Macrophages are important regulators of bone remodeling, and M1 polarization is observed in the setting of medication-related osteonecrosis of the jaws (MRONJ). Here, we characterize the phenotype of macrophages during early stages of MRONJ development in zoledronate (ZA)-treated mice with periodontal disease and explore the role of rosiglitazone, a drug that has been reported to lower the M1/M2 macrophage ratio, in MRONJ burden. Mice received ZA, and experimental periodontal disease (EPD) was induced around their second left maxillary molar. The mice were euthanized 1, 2, or 4 wk later. Micro-computed tomography and histologic and immunohistochemical analyses were carried out. In a separate experiment, mice were treated with ZA in the absence or presence of rosiglitazone, EPD was induced for 5 wk, and the MRONJ burden was assessed. An M1 predilection was noted in ZA versus vehicle (Veh) mice at 1, 2, or 4 wk after ligature placement. M1 cells were found to be positive for MMP-13, and their presence coincided with disruption of the surrounding collagen network in ZA mice. Rosiglitazone caused a reversal in the M1/M2 polarization in Veh and ZA mice.
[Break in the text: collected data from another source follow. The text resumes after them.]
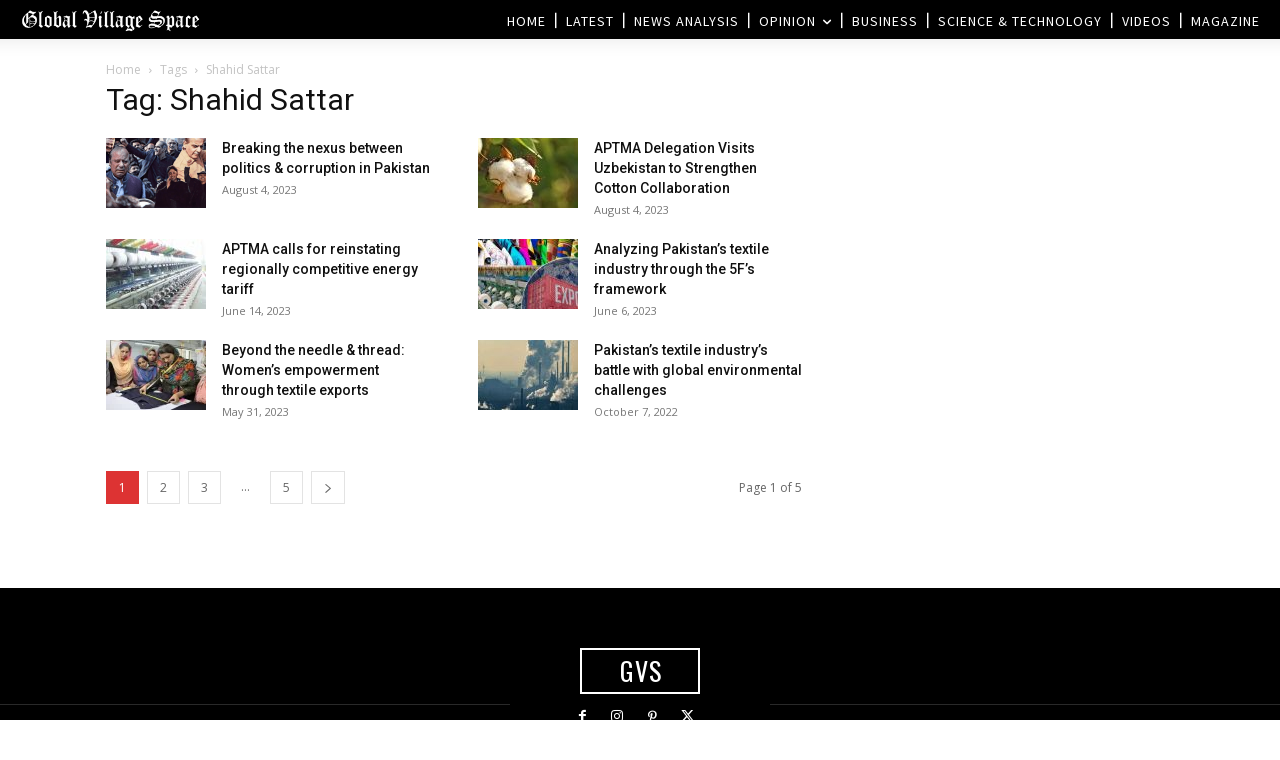

--- FILE ---
content_type: text/html; charset=utf-8
request_url: https://www.google.com/recaptcha/api2/aframe
body_size: 268
content:
<!DOCTYPE HTML><html><head><meta http-equiv="content-type" content="text/html; charset=UTF-8"></head><body><script nonce="AjNAlODKnux3b-Wkj7DAdg">/** Anti-fraud and anti-abuse applications only. See google.com/recaptcha */ try{var clients={'sodar':'https://pagead2.googlesyndication.com/pagead/sodar?'};window.addEventListener("message",function(a){try{if(a.source===window.parent){var b=JSON.parse(a.data);var c=clients[b['id']];if(c){var d=document.createElement('img');d.src=c+b['params']+'&rc='+(localStorage.getItem("rc::a")?sessionStorage.getItem("rc::b"):"");window.document.body.appendChild(d);sessionStorage.setItem("rc::e",parseInt(sessionStorage.getItem("rc::e")||0)+1);localStorage.setItem("rc::h",'1769103904277');}}}catch(b){}});window.parent.postMessage("_grecaptcha_ready", "*");}catch(b){}</script></body></html>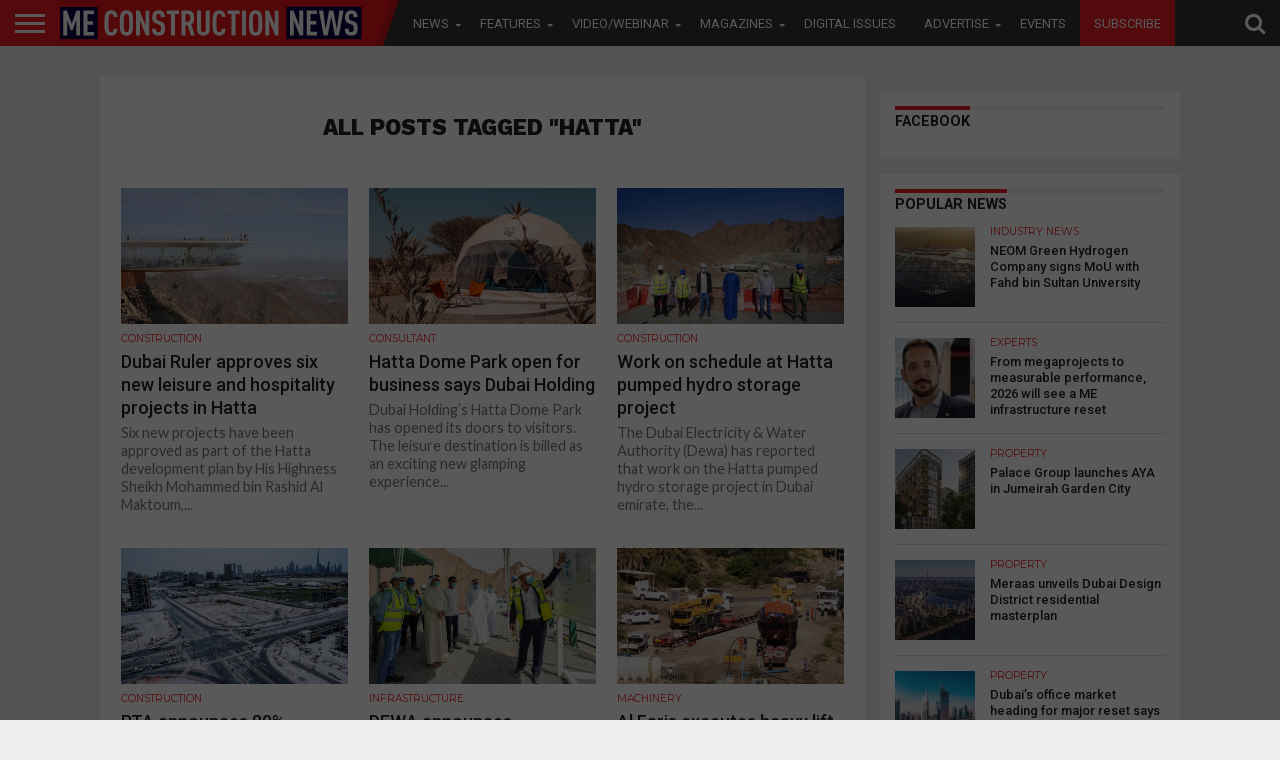

--- FILE ---
content_type: text/html; charset=utf-8
request_url: https://www.google.com/recaptcha/api2/aframe
body_size: 268
content:
<!DOCTYPE HTML><html><head><meta http-equiv="content-type" content="text/html; charset=UTF-8"></head><body><script nonce="P7zUD2XQspve8SYSaOLAfA">/** Anti-fraud and anti-abuse applications only. See google.com/recaptcha */ try{var clients={'sodar':'https://pagead2.googlesyndication.com/pagead/sodar?'};window.addEventListener("message",function(a){try{if(a.source===window.parent){var b=JSON.parse(a.data);var c=clients[b['id']];if(c){var d=document.createElement('img');d.src=c+b['params']+'&rc='+(localStorage.getItem("rc::a")?sessionStorage.getItem("rc::b"):"");window.document.body.appendChild(d);sessionStorage.setItem("rc::e",parseInt(sessionStorage.getItem("rc::e")||0)+1);localStorage.setItem("rc::h",'1768533354876');}}}catch(b){}});window.parent.postMessage("_grecaptcha_ready", "*");}catch(b){}</script></body></html>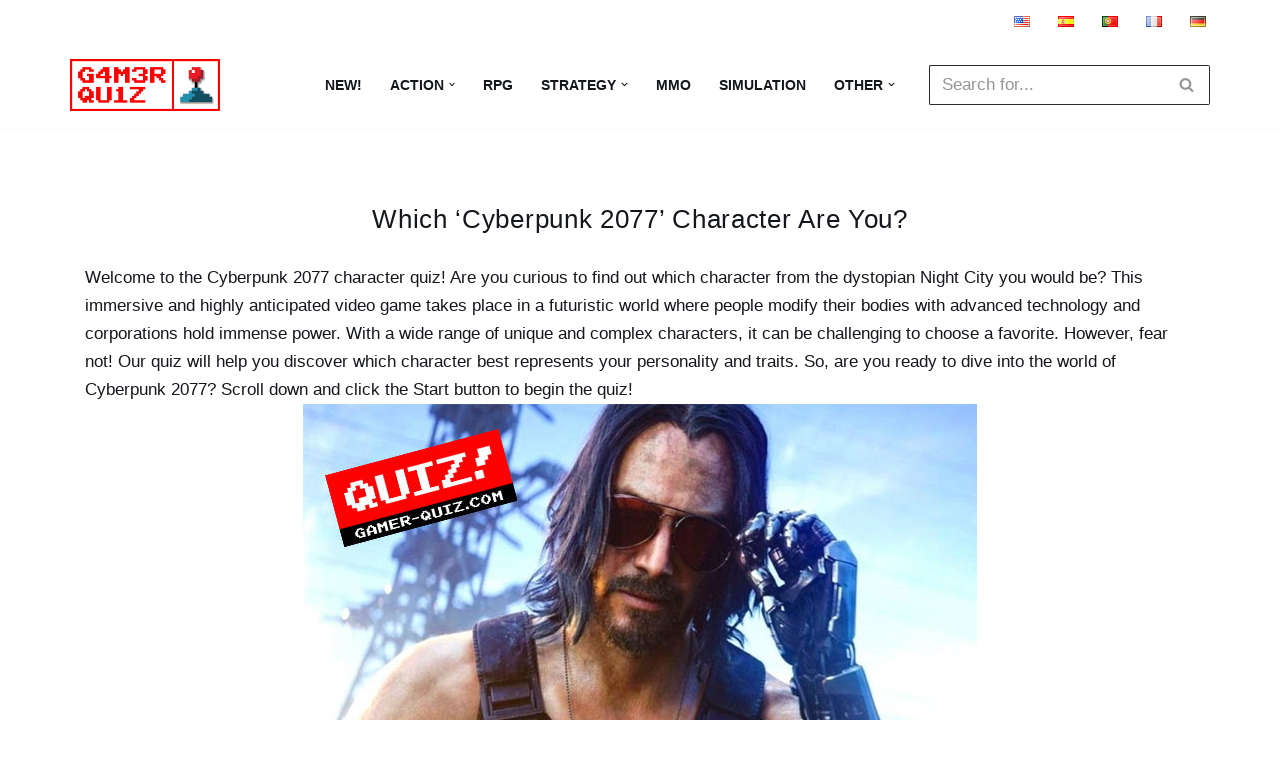

--- FILE ---
content_type: text/html; charset=utf-8
request_url: https://www.google.com/recaptcha/api2/aframe
body_size: 267
content:
<!DOCTYPE HTML><html><head><meta http-equiv="content-type" content="text/html; charset=UTF-8"></head><body><script nonce="Xf3UHRSn2eGJbDNarT2LoA">/** Anti-fraud and anti-abuse applications only. See google.com/recaptcha */ try{var clients={'sodar':'https://pagead2.googlesyndication.com/pagead/sodar?'};window.addEventListener("message",function(a){try{if(a.source===window.parent){var b=JSON.parse(a.data);var c=clients[b['id']];if(c){var d=document.createElement('img');d.src=c+b['params']+'&rc='+(localStorage.getItem("rc::a")?sessionStorage.getItem("rc::b"):"");window.document.body.appendChild(d);sessionStorage.setItem("rc::e",parseInt(sessionStorage.getItem("rc::e")||0)+1);localStorage.setItem("rc::h",'1769037385449');}}}catch(b){}});window.parent.postMessage("_grecaptcha_ready", "*");}catch(b){}</script></body></html>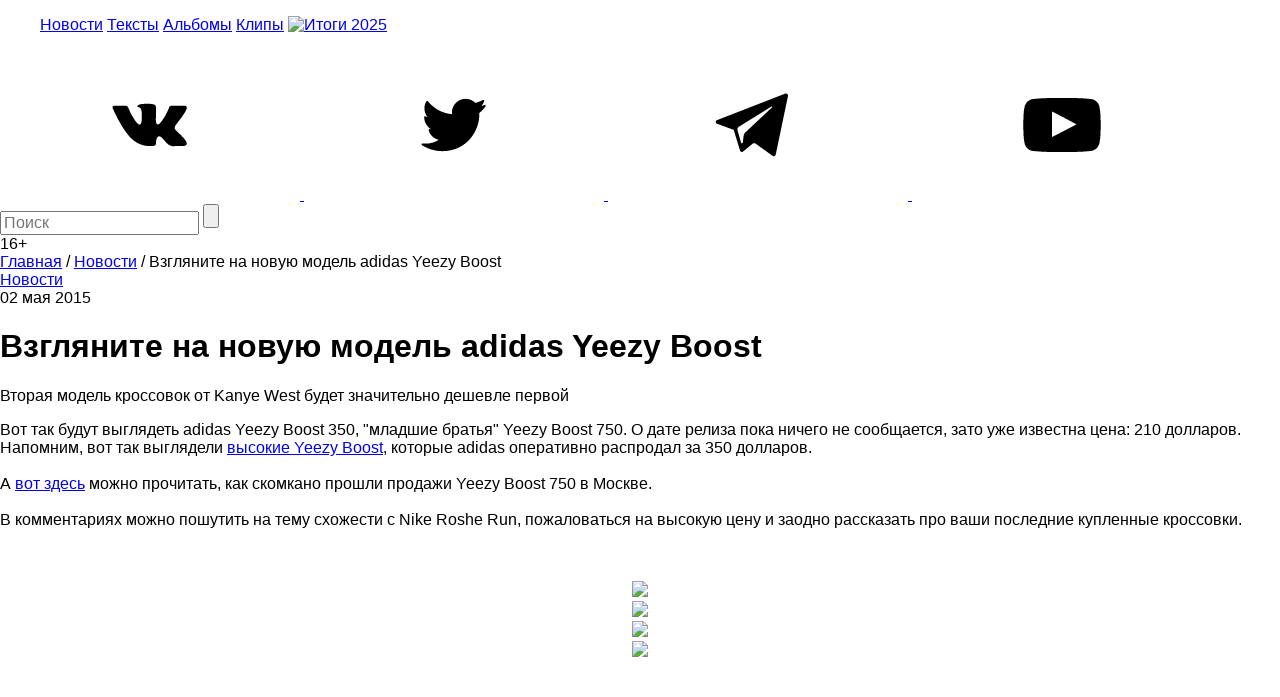

--- FILE ---
content_type: text/html; charset=utf-8
request_url: https://www.google.com/recaptcha/api2/aframe
body_size: 269
content:
<!DOCTYPE HTML><html><head><meta http-equiv="content-type" content="text/html; charset=UTF-8"></head><body><script nonce="pFRbakXRdPgnicmMUZwnwg">/** Anti-fraud and anti-abuse applications only. See google.com/recaptcha */ try{var clients={'sodar':'https://pagead2.googlesyndication.com/pagead/sodar?'};window.addEventListener("message",function(a){try{if(a.source===window.parent){var b=JSON.parse(a.data);var c=clients[b['id']];if(c){var d=document.createElement('img');d.src=c+b['params']+'&rc='+(localStorage.getItem("rc::a")?sessionStorage.getItem("rc::b"):"");window.document.body.appendChild(d);sessionStorage.setItem("rc::e",parseInt(sessionStorage.getItem("rc::e")||0)+1);localStorage.setItem("rc::h",'1768743956325');}}}catch(b){}});window.parent.postMessage("_grecaptcha_ready", "*");}catch(b){}</script></body></html>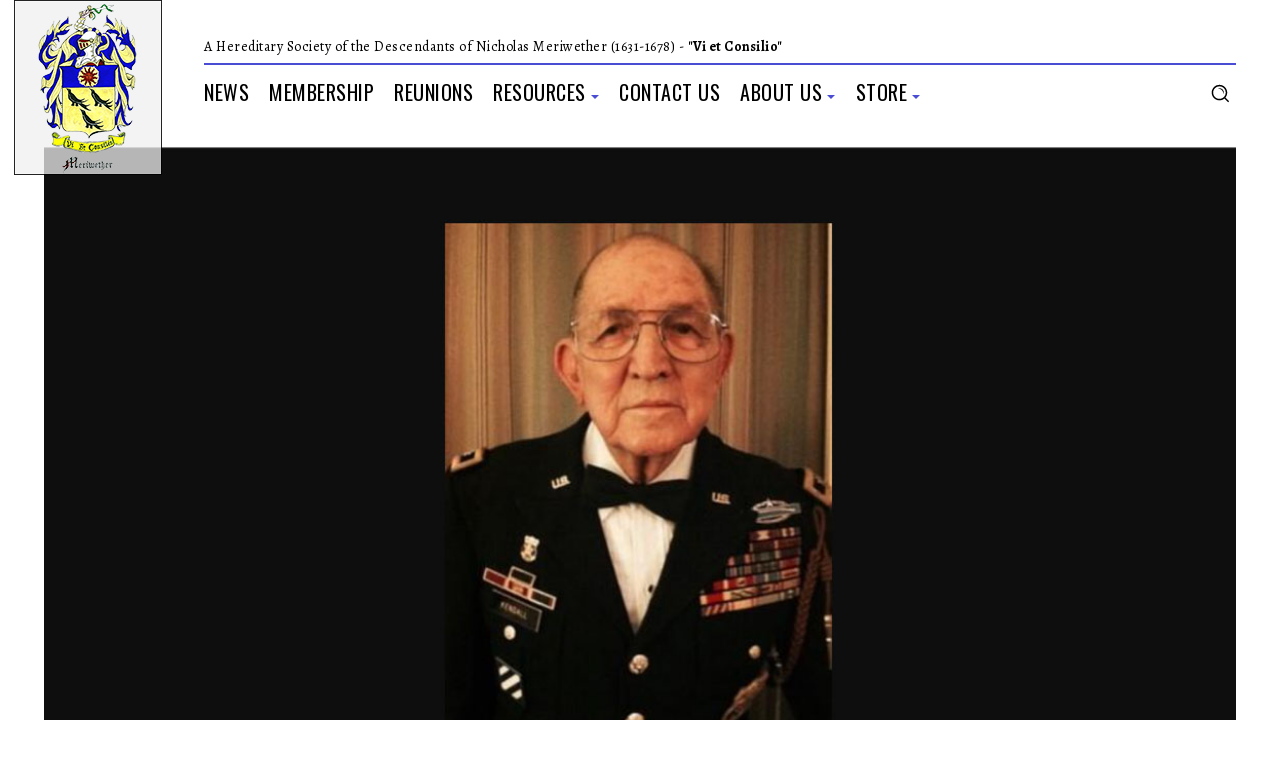

--- FILE ---
content_type: text/css
request_url: https://www.meriwethersociety.org/wp-content/themes/Newspaper-child/style.css?ver=12.7.3c
body_size: 299
content:
/*
Theme Name:     Newspaper Child - Meriwether Society
Theme URI: 		http://themeforest.net/user/tagDiv/portfolio
Description:    By Dave DeJonge. Customized from tagDiv.
Author:         tagDiv
Author URI: 	http://themeforest.net/user/tagDiv/portfolio
Template:       Newspaper
Version:        9.0c
*/


/*  ----------------------------------------------------------------------------
    This file will load automatically when the child theme is active. You can use it
    for custom CSS.
*/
Rosiglitazone did not cause significant radiographic changes 5 wk after EPD in Veh or ZA animals. Importantly, percentage osteonecrosis and bone exposure were decreased in the rosiglitazone-treated versus nontreated ZA sites 5 wk after EPD. Our data point to an important role of M1 macrophage polarization with an overexpression of MMP-13 in the early phases of MRONJ development and provide insight into the use of interventional approaches promoting an M2 phenotype as a preventative means to alleviate MRONJ burden.